Bed bugs rely on olfactory receptor neurons housed in their antennal olfactory sensilla to detect semiochemicals in the environment. Utilizing single sensillum recording, we demonstrate a method to evaluate bed bug response to semiochemicals and explore the coding process involved.
The insect olfactory system plays an important role in detecting semiochemicals in the environment. In particular, the antennal sensilla which house single or multiple neurons inside, are considered to make the major contribution in responding to the chemical stimuli. By directly recording action potential in the olfactory sensillum after exposure to stimuli, single sensillum recording (SSR) technique provides a powerful approach for investigating the neural responses of insects to chemical stimuli. For the bed bug, which is a notorious human parasite, multiple types of olfactory sensillum have been characterized. In this study, we demonstrated neural responses of bed bug olfactory sensilla to two chemical stimuli and the dose-dependent responses to one of them using the SSR method. This approach enables researchers to conduct early screening for individual chemical stimuli on the bed bug olfactory sensilla, which would provide valuable information for the development of new bed bug attractants or repellents and benefits the bed bug control efforts.
The common bed bug Cimex lectularius L (Hemiptera: Cimicidae), as a temporary ectoparasite, is an obligated blood-sucking insect, which means their survival, development, and reproduction require blood sources from hosts, including both humans and animals1,2. Although virus transmission has rarely been reported due to C. lectularius, the biting nuisance generated by an infestation seriously affects hosts both physically and psychologically3. The introduction and widespread use of chemical insecticides, especially DDT, lowered the risk of infestations and by the end of the 1950s infestations were at such a low level that they were no longer a serious public concern. However, a number of possible factors have led to resurgence in bed bug populations worldwide, such as the reduced use of insecticides, a decline of public awareness, increased traveling activity, and the development of resistance to insecticides4-9.

EXTRACTED INFORMATION –

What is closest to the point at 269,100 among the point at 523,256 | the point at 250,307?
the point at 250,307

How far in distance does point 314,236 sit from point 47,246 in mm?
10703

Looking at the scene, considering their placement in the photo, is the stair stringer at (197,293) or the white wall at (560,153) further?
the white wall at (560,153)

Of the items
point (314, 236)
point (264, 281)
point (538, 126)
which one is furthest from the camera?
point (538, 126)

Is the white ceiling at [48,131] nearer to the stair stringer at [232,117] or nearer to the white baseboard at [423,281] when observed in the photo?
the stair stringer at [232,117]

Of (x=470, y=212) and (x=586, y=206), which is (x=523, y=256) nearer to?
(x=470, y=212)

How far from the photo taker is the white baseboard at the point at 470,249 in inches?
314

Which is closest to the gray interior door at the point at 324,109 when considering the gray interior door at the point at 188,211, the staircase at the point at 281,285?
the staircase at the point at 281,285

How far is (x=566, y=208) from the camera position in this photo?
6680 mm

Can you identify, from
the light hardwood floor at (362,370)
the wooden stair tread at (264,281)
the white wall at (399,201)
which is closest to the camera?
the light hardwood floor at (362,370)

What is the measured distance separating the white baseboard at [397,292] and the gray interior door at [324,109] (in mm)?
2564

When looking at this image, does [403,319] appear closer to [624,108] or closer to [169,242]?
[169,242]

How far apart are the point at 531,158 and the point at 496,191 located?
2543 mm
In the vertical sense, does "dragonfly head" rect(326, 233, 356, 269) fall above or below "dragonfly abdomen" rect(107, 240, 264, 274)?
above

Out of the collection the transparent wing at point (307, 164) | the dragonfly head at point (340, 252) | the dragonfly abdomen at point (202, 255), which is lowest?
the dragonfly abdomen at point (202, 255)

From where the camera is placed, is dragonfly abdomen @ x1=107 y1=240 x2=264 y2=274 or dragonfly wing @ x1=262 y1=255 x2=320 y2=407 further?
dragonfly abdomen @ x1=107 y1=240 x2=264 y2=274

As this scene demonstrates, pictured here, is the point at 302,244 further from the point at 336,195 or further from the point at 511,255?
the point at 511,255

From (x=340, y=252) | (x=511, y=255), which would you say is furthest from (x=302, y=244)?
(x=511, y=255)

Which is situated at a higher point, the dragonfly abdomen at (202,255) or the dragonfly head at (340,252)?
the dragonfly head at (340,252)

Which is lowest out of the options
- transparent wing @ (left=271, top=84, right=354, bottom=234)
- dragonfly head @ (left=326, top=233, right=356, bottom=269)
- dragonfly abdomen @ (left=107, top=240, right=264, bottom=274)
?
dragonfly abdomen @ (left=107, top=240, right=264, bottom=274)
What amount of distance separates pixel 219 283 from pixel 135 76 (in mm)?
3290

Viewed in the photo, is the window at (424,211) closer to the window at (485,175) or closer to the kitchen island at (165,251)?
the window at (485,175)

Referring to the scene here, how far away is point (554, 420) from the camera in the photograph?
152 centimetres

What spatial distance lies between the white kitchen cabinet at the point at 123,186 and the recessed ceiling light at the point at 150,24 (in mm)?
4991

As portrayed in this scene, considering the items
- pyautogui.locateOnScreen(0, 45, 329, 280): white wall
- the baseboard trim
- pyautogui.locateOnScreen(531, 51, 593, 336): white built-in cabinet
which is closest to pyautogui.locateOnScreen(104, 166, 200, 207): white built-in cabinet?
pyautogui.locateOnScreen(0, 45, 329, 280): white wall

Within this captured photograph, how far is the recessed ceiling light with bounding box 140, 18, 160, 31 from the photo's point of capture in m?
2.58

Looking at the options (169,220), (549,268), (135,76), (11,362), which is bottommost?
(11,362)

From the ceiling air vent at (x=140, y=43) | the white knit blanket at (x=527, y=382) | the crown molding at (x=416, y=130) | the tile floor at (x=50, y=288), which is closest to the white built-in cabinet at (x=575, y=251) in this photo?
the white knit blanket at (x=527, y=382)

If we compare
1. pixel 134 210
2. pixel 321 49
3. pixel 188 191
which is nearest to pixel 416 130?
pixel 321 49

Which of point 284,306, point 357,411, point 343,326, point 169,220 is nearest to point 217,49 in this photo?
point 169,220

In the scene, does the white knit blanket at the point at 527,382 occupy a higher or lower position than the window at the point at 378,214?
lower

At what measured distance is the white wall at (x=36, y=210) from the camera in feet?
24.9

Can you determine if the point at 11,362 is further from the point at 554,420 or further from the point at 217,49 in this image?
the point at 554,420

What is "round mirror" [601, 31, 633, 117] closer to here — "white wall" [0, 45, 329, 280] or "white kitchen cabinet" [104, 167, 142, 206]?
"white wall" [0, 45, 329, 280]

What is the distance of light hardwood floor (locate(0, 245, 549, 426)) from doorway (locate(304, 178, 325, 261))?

WHAT YOU NEED TO DO –
(1) In the bed bug passage, by the end of which decade had infestations dropped low enough that they were no longer a serious public concern?
(2) Reproduce the stretch of the bed bug passage from "Bed bugs rely" through "coding process involved.".

TASK ANSWERS –
(1) The 1950s.

(2)
Bed bugs rely on olfactory receptor neurons housed in their antennal olfactory sensilla to detect semiochemicals in the environment. Utilizing single sensillum recording, we demonstrate a method to evaluate bed bug response to semiochemicals and explore the coding process involved.